We all need to detach ourselves from the negative situations or relationships that are holding us back. Hurting others, or revenging, will not help us move forward in a positive way. Forgiving others for what they have done will set you above them. I do know that forgiving is easier said than done, I am not sure I have fully forgiven the bullies, but I have decided to think about them as a weak people who simply did not know better. Thinking about them as the weak ones made me able to move on and stop feeling resentment. That is the first step toward forgiveness. That said, I would never want to see or speak to them again. The point is that I am not letting the unproductive anger steer my mind anymore. And it certainly does not mean that I think what they did was acceptable. Forgiving is not about thinking that what someone has done to you is acceptable, forgiving is about freeing yourself from that person’s actions. It is not about forgetting, either. It simply means that what happened is no longer relevant moving forward, except the life lessons it may have taught you.
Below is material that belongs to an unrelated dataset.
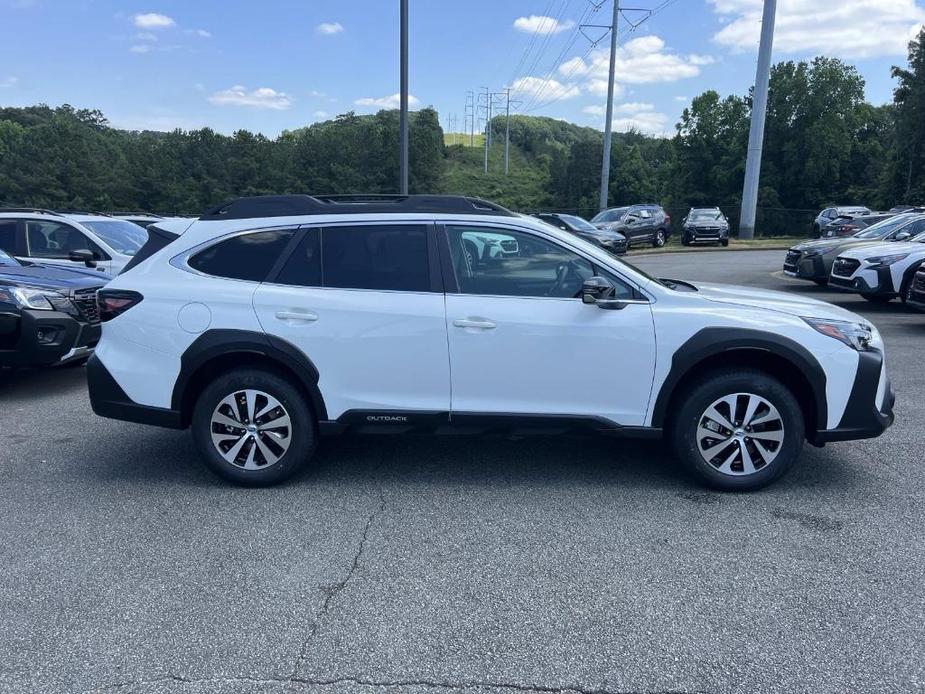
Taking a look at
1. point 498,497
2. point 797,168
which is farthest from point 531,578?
point 797,168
You will no longer let that person and situation negatively impact your life. Forgiveness will help you heal.
If you hold on to the anger or bitterness, you might find yourself bringing those feelings into your new relationships. You can be so consumed by these negative thoughts that you can’t enjoy the present, become anxious or depressed and even think that your life lacks meaning or purpose. To forgive, or practice acceptance, we need to understand how forgiveness or acceptance can positively affect your life from now on. We need to identify who needs to be forgiven and what exactly it is that they did.
Make a choice to forgive, or begin with acceptance to release the anger. You need to know that you are in control of this, you are no longer a victim and you are releasing the control or power that the person had over you. Detach yourself from the negative situations or people who are holding you back.
Forgiving is not about making what someone did to you acceptable, forgiving is about freeing yourself from that person’s action. It is not about forgetting, either. What that person did is simply no longer relevant – except that it taught you a life lesson. You will no longer let that person or situation negatively impact your life. Someone once said that holding resentment and bitterness is like drinking poison while expecting the other person to get ill.
Know that forgiving is a process and it will not happen overnight. Don’t be disappointed with yourself if it takes time. It’s normal. Forgiveness is important for your mental health and can help you move forward. Studies have shown that it can enhance your optimism, boost your mood and works as a kind of guard against stress (like cortisol and adrenaline), anxiety, depression and anger.
However, in some cases forgiveness might not be the best solution. Some studies suggest that victims of sexual abuse can be more empowered when they allow themselves not to forgive the perpetrator, but that is something way deeper than what this article is about and I won’t go into it here. My advice is for people who have experienced hurtful words and actions. I am not an expert in forgiveness when it comes to traumatic experiences, and I know that abuse is a lot harder to forgive (and perhaps shouldn’t be forgiven).
Remember to also forgive yourself for the bad things you might have done. And make sure you don’t easily forgive anyone or anything, as that could be a sign of not standing up for oneself.
Simply wanting to forgive or experience acceptance is the step in the right direction of healing and the direction of living your life more peacefully.
A peaceful mind is the way to a happier life. Don’t you agree?